* _Selection_:

CAD Manager's Newsletter (#430)23 Jul, 2019 By: Robert Green
To Prioritize Your Workload Effectively, Analyze Change and Need, Part 1
The degree of change and frequency of need are both important factors in determining which tasks you should be tackling at work.
One question I've been asked repeatedly by CAD managers goes something like this: "With all the stuff going on every day, how do I know what I should be working on?" Another statement I hear often is, "It seems like I just fight fires all day and never really get anything done." The common thread is that these exasperated parties don't how to forecast their workload properly — in essence, they don't know what to work on at any given time.
I've been revising my approach to dealing with CAD management priorities a good bit over the past five years, and I'd like to share my updated strategies for forecasting workloads. It is my hope you can use some of my ideas in your environment. Here goes.
To Understand Your Workload, First Understand Your Work Better
Let me explain what I mean by "change and need." There are some elements in a CAD management environment that change frequently — such as software updates. Then there are other factors that are consistently in demand, and remain relatively stable — like the need to support users.

* _Task 1_:
Can you transcribe the full CAD workload article, word for word?

* _Data_:
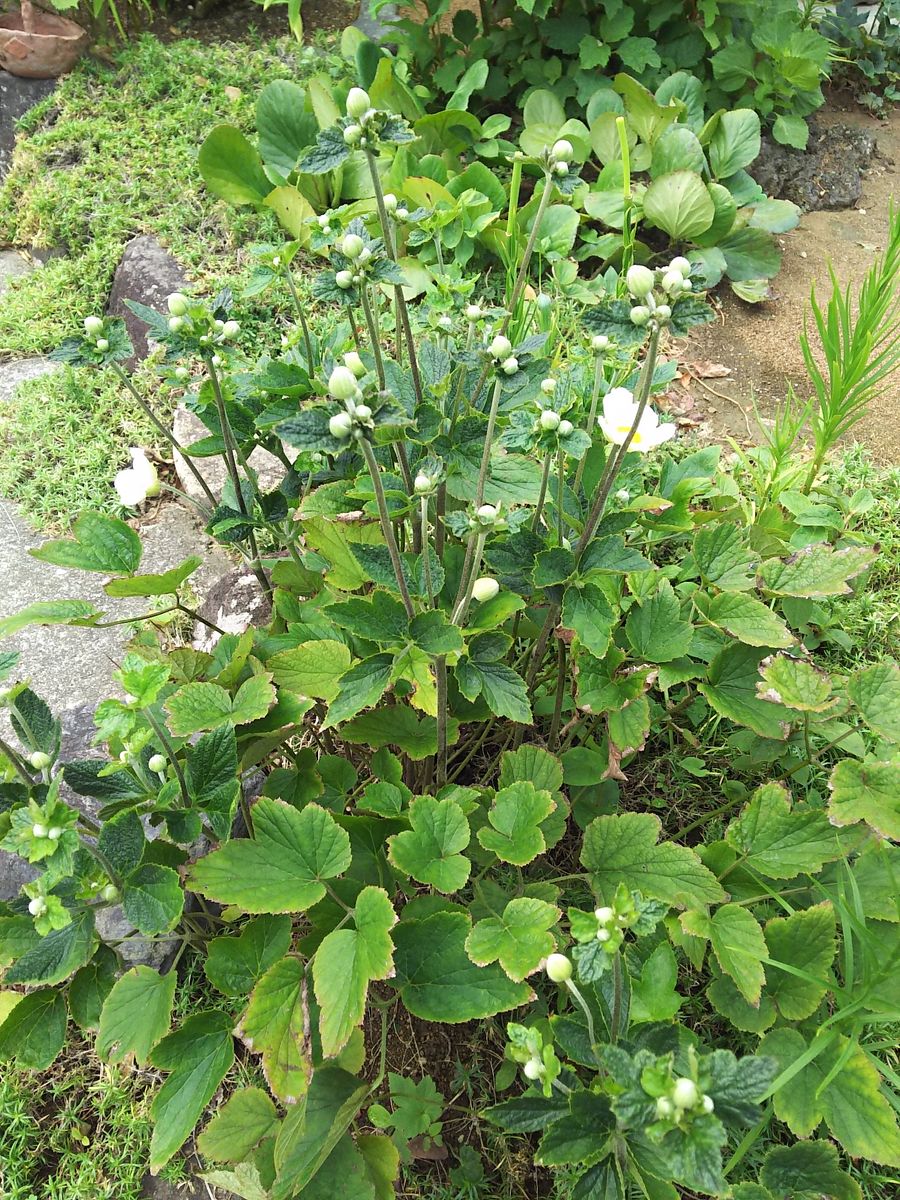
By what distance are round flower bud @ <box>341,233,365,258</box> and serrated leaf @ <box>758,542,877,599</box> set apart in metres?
0.94

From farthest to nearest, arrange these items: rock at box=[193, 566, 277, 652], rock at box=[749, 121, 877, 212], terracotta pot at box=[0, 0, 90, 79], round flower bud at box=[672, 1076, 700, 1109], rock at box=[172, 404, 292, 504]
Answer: terracotta pot at box=[0, 0, 90, 79], rock at box=[749, 121, 877, 212], rock at box=[172, 404, 292, 504], rock at box=[193, 566, 277, 652], round flower bud at box=[672, 1076, 700, 1109]

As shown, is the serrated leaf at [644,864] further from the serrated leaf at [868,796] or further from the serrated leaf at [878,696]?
the serrated leaf at [878,696]

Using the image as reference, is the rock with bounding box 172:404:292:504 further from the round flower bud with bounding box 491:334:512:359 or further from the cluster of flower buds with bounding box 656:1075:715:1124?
the cluster of flower buds with bounding box 656:1075:715:1124

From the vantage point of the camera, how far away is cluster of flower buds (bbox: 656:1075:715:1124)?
78cm

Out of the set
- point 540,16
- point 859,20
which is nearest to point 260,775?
point 540,16

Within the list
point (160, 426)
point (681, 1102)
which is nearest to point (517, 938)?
point (681, 1102)

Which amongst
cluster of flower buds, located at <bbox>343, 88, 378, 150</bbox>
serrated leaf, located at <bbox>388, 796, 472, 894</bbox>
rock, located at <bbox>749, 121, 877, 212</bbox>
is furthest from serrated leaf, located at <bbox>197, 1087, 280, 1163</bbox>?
rock, located at <bbox>749, 121, 877, 212</bbox>

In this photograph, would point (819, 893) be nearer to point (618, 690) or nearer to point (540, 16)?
point (618, 690)

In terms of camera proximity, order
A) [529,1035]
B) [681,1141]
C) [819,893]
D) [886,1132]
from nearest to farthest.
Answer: [681,1141], [529,1035], [886,1132], [819,893]

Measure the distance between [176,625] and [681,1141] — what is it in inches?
70.1

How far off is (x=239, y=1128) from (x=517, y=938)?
531 millimetres

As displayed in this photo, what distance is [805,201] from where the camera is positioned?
11.6 feet

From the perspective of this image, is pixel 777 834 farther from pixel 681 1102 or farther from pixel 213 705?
pixel 213 705

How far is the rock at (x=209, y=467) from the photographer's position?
2565 mm
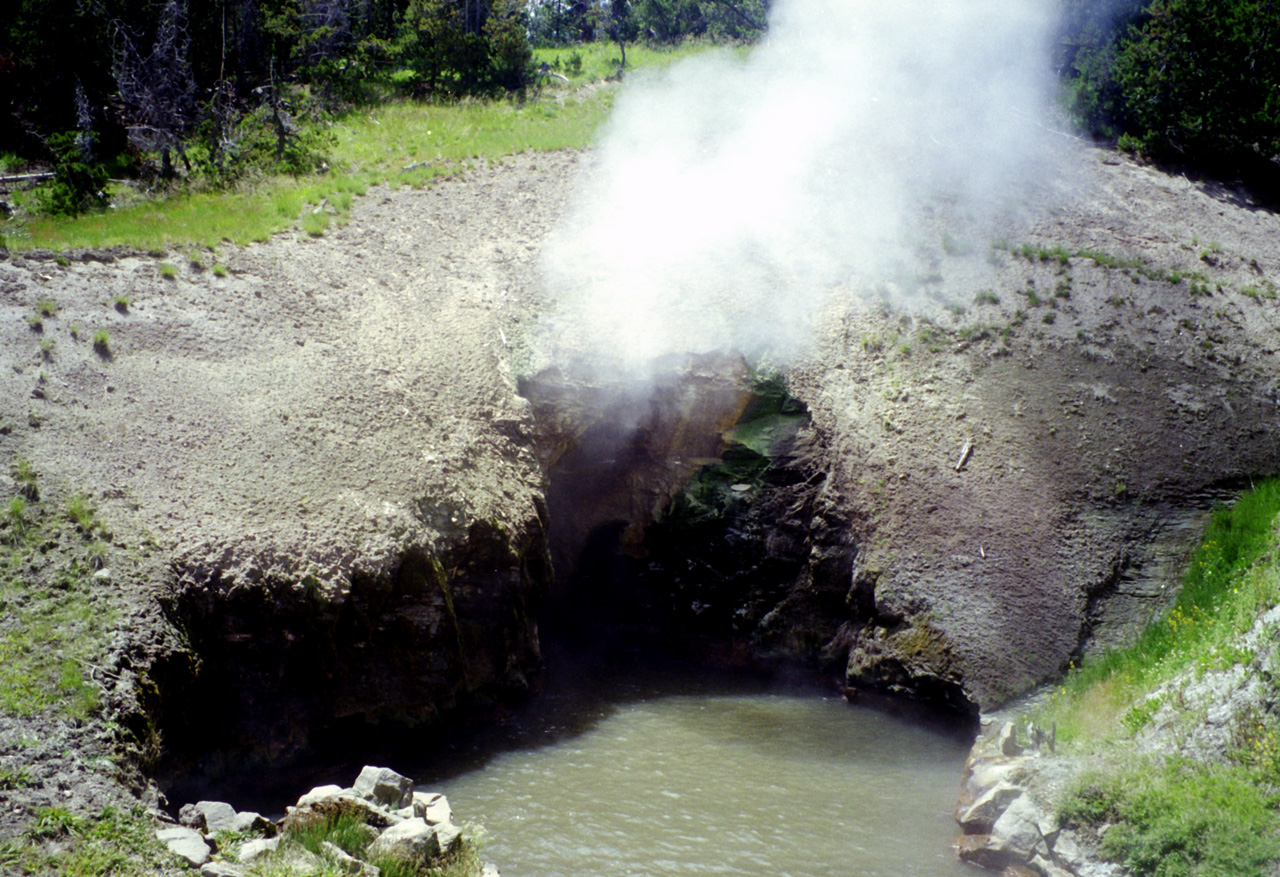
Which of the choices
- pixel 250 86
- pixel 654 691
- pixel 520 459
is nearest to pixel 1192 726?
pixel 654 691

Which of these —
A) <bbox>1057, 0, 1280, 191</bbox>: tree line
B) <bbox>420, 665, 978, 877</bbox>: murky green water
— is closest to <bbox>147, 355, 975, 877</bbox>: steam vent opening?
<bbox>420, 665, 978, 877</bbox>: murky green water

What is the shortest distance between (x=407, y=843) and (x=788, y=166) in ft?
44.5

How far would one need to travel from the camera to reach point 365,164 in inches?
680

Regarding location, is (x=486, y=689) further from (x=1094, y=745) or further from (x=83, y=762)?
(x=1094, y=745)

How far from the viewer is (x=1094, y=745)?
305 inches

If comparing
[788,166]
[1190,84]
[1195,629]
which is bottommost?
[1195,629]

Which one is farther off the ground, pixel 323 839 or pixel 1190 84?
pixel 1190 84

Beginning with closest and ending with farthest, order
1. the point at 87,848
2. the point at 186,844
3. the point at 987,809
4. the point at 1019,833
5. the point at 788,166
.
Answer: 1. the point at 87,848
2. the point at 186,844
3. the point at 1019,833
4. the point at 987,809
5. the point at 788,166

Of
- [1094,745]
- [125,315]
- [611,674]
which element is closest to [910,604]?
[1094,745]

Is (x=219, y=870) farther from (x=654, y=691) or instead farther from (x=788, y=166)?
(x=788, y=166)

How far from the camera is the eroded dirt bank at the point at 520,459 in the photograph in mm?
8164

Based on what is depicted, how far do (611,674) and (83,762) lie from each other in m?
6.22

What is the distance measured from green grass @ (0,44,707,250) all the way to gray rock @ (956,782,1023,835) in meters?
11.3

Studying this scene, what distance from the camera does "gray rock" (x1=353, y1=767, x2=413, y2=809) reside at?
6.63 meters
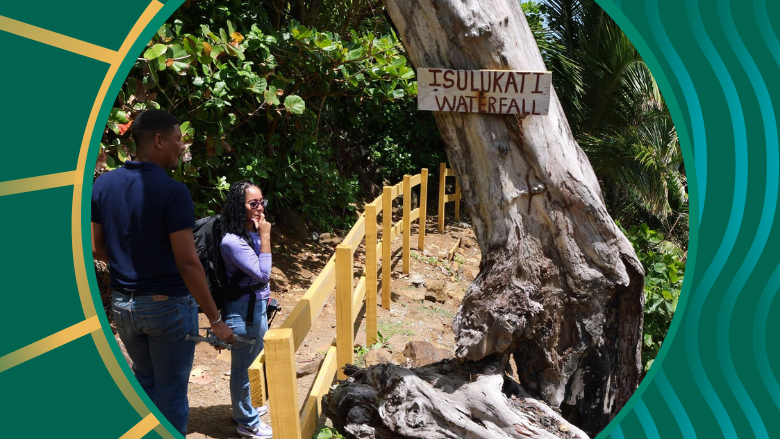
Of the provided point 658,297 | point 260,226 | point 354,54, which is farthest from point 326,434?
point 354,54

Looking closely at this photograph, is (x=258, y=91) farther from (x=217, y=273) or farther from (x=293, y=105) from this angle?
(x=217, y=273)

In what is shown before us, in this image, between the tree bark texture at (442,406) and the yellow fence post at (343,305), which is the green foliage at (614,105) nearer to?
the yellow fence post at (343,305)

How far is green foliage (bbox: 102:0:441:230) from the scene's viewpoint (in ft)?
17.1

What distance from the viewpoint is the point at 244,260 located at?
11.5 feet

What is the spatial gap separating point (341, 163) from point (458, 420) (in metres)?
7.63

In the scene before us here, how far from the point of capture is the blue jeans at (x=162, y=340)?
9.81ft

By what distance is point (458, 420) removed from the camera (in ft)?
10.6

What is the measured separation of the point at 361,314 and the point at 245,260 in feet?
9.85

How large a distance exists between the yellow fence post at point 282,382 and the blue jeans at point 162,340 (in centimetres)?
69

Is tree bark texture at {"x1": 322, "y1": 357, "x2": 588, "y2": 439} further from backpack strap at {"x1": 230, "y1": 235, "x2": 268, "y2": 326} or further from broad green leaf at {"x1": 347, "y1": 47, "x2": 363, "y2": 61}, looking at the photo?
broad green leaf at {"x1": 347, "y1": 47, "x2": 363, "y2": 61}

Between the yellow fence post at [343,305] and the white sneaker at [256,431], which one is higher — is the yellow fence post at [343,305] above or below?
above

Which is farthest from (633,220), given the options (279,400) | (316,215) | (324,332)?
(279,400)

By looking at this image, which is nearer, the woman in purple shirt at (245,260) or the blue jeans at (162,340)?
the blue jeans at (162,340)

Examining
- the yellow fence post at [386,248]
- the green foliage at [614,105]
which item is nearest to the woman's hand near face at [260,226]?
the yellow fence post at [386,248]
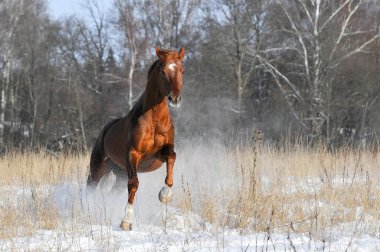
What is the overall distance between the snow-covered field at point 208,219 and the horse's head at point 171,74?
2.95 ft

* _Task 2_:
Which lines of the records contain the string "bark"? Show every such line; case counts.

* _Written reply 1_:
CAD Manager's Newsletter (#430)23 Jul, 2019 By: Robert Green
To Prioritize Your Workload Effectively, Analyze Change and Need, Part 1
The degree of change and frequency of need are both important factors in determining which tasks you should be tackling at work.
One question I've been asked repeatedly by CAD managers goes something like this: "With all the stuff going on every day, how do I know what I should be working on?" Another statement I hear often is, "It seems like I just fight fires all day and never really get anything done." The common thread is that these exasperated parties don't how to forecast their workload properly — in essence, they don't know what to work on at any given time.
I've been revising my approach to dealing with CAD management priorities a good bit over the past five years, and I'd like to share my updated strategies for forecasting workloads. It is my hope you can use some of my ideas in your environment. Here goes.
To Understand Your Workload, First Understand Your Work Better
Let me explain what I mean by "change and need." There are some elements in a CAD management environment that change frequently — such as software updates. Then there are other factors that are consistently in demand, and remain relatively stable — like the need to support users.

* _Written reply 2_:
In what is shown before us, in this image, between the tree bark texture at (442,406) and the yellow fence post at (343,305), which is the green foliage at (614,105) nearer to?
Is tree bark texture at {"x1": 322, "y1": 357, "x2": 588, "y2": 439} further from backpack strap at {"x1": 230, "y1": 235, "x2": 268, "y2": 326} or further from broad green leaf at {"x1": 347, "y1": 47, "x2": 363, "y2": 61}, looking at the photo?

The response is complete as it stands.